Mollie, ses sœurs, sa mère.

Car il y a aussi, comme dans toute histoire américaine, le gentil, au nom prédestiné de Tom White, parachuté pour démêler cette affaire par Hoover qui était en train de monter le FBI, une agence fédérale pour intervenir dans ce genre de cas où la justice locale dysfonctionnait. Et il y arrivera, de justesse. Le gentil arrête le méchant et c’est fini. Fini ?

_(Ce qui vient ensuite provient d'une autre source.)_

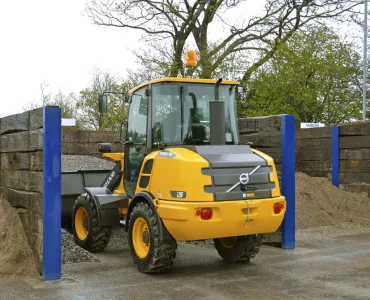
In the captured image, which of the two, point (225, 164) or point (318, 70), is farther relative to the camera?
point (318, 70)

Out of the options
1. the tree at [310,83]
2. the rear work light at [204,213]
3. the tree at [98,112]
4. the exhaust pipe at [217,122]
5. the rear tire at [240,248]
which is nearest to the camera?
the rear work light at [204,213]

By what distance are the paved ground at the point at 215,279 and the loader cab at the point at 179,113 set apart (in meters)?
1.53

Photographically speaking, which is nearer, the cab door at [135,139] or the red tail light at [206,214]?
the red tail light at [206,214]

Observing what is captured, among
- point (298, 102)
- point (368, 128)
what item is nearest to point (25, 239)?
point (368, 128)

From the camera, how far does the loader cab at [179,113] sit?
6988 millimetres

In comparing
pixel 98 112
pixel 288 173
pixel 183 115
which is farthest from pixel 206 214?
pixel 98 112

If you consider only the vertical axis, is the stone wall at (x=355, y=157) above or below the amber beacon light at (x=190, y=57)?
below

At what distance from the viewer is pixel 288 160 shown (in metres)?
8.45

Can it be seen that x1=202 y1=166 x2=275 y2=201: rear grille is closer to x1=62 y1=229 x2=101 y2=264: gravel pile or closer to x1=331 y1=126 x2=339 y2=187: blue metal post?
x1=62 y1=229 x2=101 y2=264: gravel pile

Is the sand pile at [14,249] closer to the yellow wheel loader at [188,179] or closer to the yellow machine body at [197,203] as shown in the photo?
the yellow wheel loader at [188,179]

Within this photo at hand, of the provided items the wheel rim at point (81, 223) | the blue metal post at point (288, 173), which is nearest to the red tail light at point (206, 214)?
Answer: the blue metal post at point (288, 173)

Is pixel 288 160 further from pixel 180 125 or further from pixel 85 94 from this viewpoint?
pixel 85 94

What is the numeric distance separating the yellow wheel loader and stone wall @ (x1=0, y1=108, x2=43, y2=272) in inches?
46.0

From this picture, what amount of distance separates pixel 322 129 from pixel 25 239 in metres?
9.37
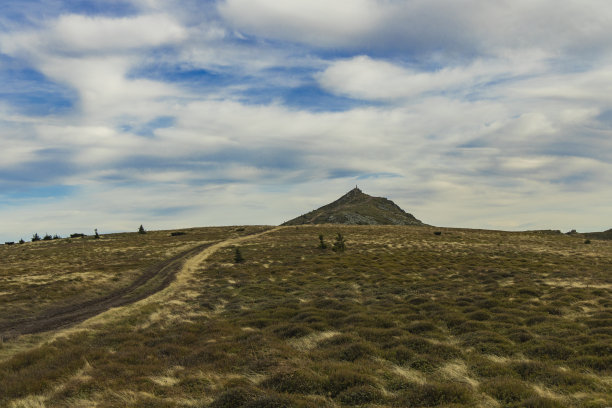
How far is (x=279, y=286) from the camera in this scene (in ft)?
90.5

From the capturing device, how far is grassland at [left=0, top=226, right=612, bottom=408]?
842cm

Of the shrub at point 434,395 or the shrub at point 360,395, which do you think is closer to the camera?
the shrub at point 434,395

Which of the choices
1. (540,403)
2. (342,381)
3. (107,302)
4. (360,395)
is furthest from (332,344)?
(107,302)

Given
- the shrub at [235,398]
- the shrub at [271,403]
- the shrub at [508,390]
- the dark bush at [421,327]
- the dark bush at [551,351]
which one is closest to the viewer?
the shrub at [271,403]

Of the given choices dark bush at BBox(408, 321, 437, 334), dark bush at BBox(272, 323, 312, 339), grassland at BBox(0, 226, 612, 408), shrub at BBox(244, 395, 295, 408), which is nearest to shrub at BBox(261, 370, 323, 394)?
grassland at BBox(0, 226, 612, 408)

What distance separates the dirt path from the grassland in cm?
168

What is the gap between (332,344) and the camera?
12742mm

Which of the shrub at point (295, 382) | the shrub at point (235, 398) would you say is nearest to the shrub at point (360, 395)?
the shrub at point (295, 382)

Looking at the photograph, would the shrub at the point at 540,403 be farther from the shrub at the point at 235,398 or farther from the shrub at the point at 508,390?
Answer: the shrub at the point at 235,398

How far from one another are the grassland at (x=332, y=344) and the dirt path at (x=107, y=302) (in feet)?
5.52

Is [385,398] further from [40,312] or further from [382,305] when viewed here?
[40,312]

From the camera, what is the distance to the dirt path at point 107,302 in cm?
1881

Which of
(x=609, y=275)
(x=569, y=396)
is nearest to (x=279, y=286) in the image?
(x=569, y=396)

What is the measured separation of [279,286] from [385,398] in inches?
797
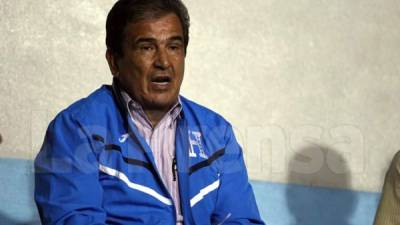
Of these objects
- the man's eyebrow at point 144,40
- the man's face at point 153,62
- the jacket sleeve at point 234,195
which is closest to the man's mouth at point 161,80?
the man's face at point 153,62

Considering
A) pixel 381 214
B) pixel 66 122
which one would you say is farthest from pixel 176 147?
pixel 381 214

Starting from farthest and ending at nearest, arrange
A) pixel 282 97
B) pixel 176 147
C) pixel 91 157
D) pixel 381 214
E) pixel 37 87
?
pixel 282 97 < pixel 37 87 < pixel 381 214 < pixel 176 147 < pixel 91 157

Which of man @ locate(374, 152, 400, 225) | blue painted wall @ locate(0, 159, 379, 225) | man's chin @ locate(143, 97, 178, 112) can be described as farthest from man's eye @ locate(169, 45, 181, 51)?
blue painted wall @ locate(0, 159, 379, 225)

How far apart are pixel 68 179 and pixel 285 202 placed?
2191 mm

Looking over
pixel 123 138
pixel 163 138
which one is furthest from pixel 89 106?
pixel 163 138

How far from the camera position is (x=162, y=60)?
6.89 ft

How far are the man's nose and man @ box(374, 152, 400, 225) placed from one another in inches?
34.4

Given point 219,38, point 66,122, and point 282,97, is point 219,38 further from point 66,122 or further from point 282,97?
point 66,122

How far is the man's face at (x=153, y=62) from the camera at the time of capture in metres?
2.11

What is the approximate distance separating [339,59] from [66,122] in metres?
2.44

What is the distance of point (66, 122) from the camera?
1982 mm

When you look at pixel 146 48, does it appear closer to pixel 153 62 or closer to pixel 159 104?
pixel 153 62

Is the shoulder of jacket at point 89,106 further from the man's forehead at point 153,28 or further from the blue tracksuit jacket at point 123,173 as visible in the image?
the man's forehead at point 153,28

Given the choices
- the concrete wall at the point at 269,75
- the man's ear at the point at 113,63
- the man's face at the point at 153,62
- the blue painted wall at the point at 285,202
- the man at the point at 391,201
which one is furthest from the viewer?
the concrete wall at the point at 269,75
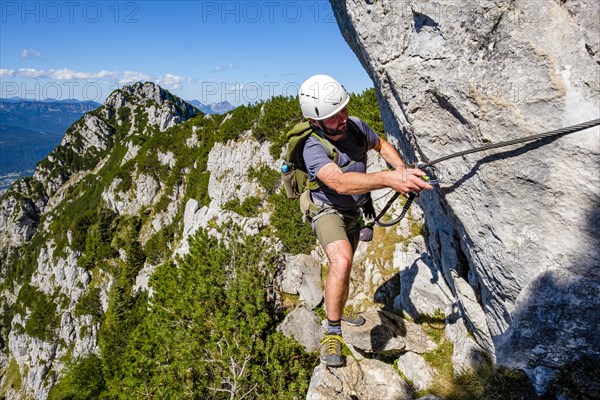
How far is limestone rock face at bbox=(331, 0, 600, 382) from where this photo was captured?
11.0ft

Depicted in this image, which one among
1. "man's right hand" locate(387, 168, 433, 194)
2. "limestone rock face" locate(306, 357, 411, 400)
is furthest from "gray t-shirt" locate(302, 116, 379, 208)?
"limestone rock face" locate(306, 357, 411, 400)

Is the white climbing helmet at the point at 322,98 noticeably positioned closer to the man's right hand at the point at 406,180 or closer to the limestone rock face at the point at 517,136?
the limestone rock face at the point at 517,136

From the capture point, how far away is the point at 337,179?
4.46 metres

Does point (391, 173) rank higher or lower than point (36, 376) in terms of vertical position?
higher

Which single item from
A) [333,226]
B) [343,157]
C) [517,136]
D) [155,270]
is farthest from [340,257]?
[155,270]

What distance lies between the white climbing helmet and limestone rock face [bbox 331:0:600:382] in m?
0.86

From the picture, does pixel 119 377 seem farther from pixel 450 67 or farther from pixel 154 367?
pixel 450 67

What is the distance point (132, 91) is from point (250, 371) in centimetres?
13587

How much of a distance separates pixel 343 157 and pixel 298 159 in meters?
0.77

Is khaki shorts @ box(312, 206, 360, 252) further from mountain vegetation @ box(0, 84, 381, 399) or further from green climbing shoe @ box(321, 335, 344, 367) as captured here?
mountain vegetation @ box(0, 84, 381, 399)

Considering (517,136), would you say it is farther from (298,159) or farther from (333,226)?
(298,159)

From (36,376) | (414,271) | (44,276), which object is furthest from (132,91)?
(414,271)

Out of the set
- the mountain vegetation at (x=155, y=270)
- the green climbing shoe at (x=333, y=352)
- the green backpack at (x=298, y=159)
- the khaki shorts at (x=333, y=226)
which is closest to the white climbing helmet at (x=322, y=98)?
the green backpack at (x=298, y=159)

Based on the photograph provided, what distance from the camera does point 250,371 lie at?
313 inches
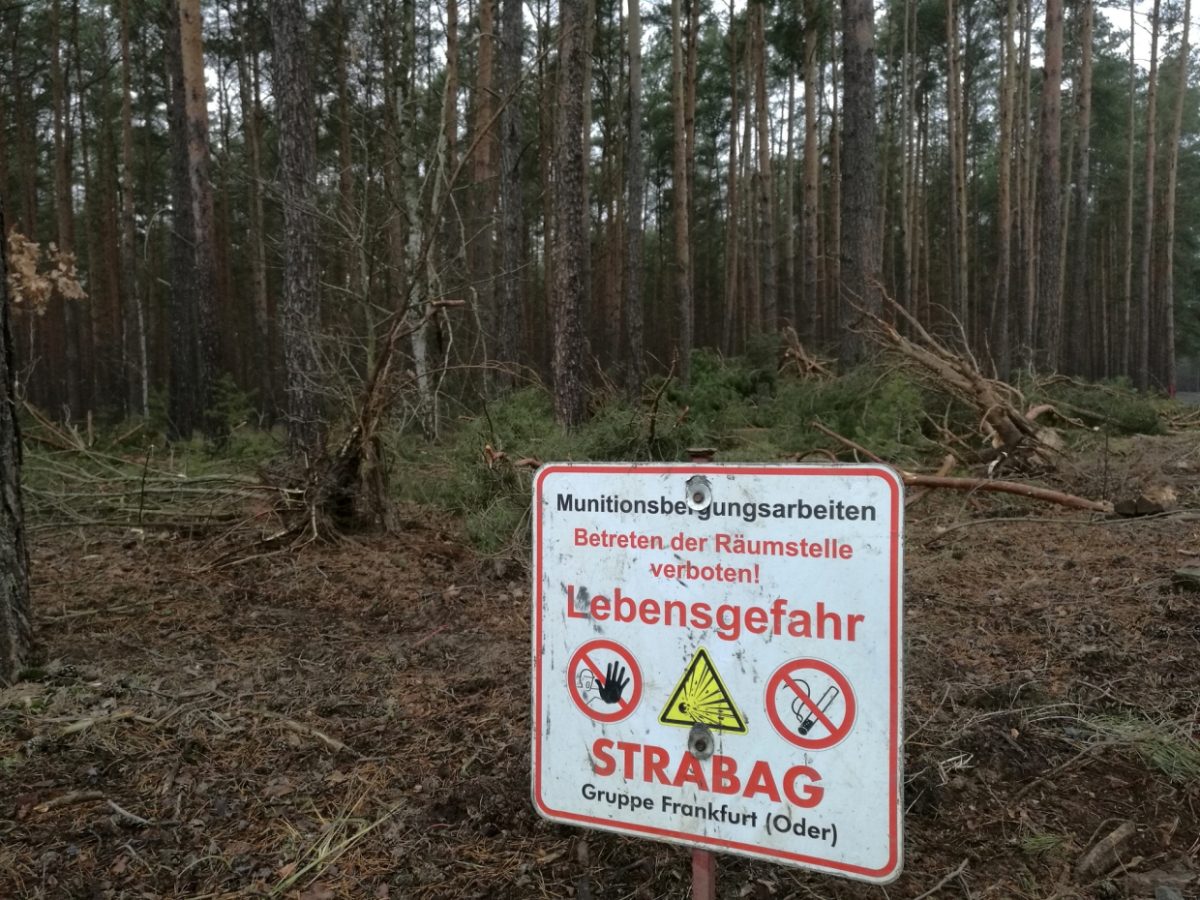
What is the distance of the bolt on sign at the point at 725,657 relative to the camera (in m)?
1.53

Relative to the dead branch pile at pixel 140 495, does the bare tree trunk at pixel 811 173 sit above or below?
above

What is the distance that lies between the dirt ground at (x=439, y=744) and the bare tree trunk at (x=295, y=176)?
3271 millimetres

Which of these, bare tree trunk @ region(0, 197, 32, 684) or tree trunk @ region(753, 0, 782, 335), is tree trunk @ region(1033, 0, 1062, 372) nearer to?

Le travail minutieux et impressionnant de l’auteur David Grann lui permet de faire parler les fragments de documents poussiéreux venus de cette “ville champignon” (les petits bourgs où s’amassaient les chercheurs d’or du temps de la ruée vers l’ouest) où évoluent tous ces personnages. Il lui permet également de démontrer à quel point l’affaire dépasse les résultats dont s’est contenté le FBI et mériterait une révision. Au final, deux coupables arrêtés sur des dizaines probables.

Ici aussi, des archives, quelques témoins vivants, puisque la transmission orale et la mémoire sont le fort des peuples amérindiens, une forme de ténacité, moins personnelle que celle de Dufresne, mais impressionnante permettent de construire une histoire des marges, à partir de quelques traces, avec un sérieux dont on ne peut pas douter. Les sorciers savent faire parler les vieux papiers.